>>>
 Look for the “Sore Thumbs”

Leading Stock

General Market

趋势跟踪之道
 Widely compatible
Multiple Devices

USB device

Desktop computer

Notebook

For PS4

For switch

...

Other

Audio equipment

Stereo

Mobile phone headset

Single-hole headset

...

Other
<<<
>>>
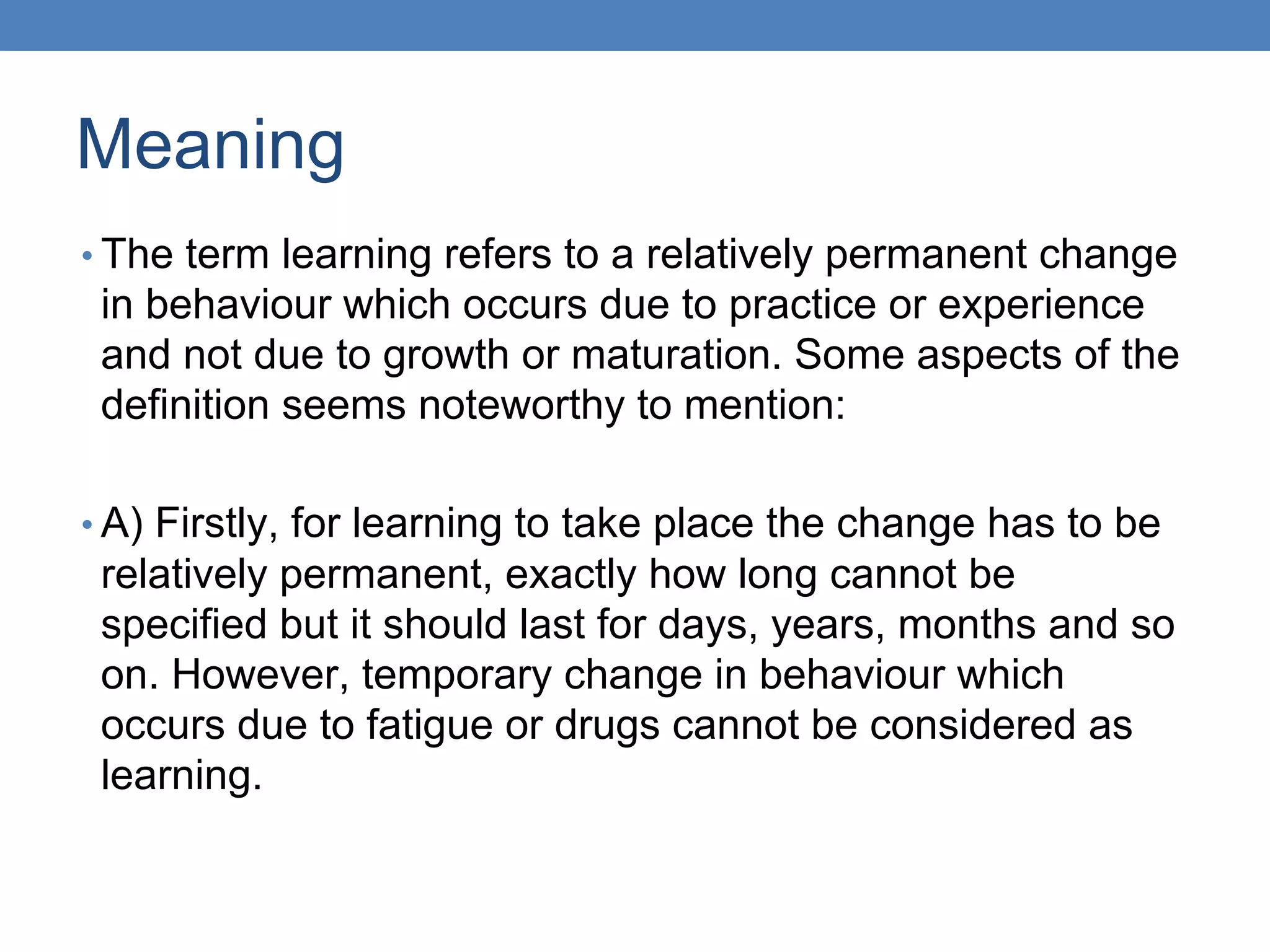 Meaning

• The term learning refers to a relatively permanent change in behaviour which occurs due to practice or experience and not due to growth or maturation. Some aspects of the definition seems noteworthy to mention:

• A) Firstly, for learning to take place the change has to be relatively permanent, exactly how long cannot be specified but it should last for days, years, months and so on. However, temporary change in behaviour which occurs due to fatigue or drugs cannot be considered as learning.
<<<
>>>
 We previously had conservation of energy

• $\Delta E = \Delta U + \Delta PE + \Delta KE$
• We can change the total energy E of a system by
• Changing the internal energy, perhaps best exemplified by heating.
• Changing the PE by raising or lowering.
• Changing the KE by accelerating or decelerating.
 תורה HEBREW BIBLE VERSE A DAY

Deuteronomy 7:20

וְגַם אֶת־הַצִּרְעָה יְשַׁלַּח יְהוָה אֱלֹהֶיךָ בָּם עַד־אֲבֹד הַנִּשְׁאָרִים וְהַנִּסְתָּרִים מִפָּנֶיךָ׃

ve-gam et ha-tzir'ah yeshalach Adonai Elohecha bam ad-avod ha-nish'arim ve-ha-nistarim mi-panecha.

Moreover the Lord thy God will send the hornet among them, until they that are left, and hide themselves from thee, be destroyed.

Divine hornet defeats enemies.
<<<
### Exercise brief:
Every line above that holds the word "learning" should be copied out.

### Task response:
• The term learning refers to a relatively permanent change in behaviour which occurs due to practice or experience and not due to growth or maturation. Some aspects of the definition seems noteworthy to mention:
• A) Firstly, for learning to take place the change has to be relatively permanent, exactly how long cannot be specified but it should last for days, years, months and so on. However, temporary change in behaviour which occurs due to fatigue or drugs cannot be considered as learning.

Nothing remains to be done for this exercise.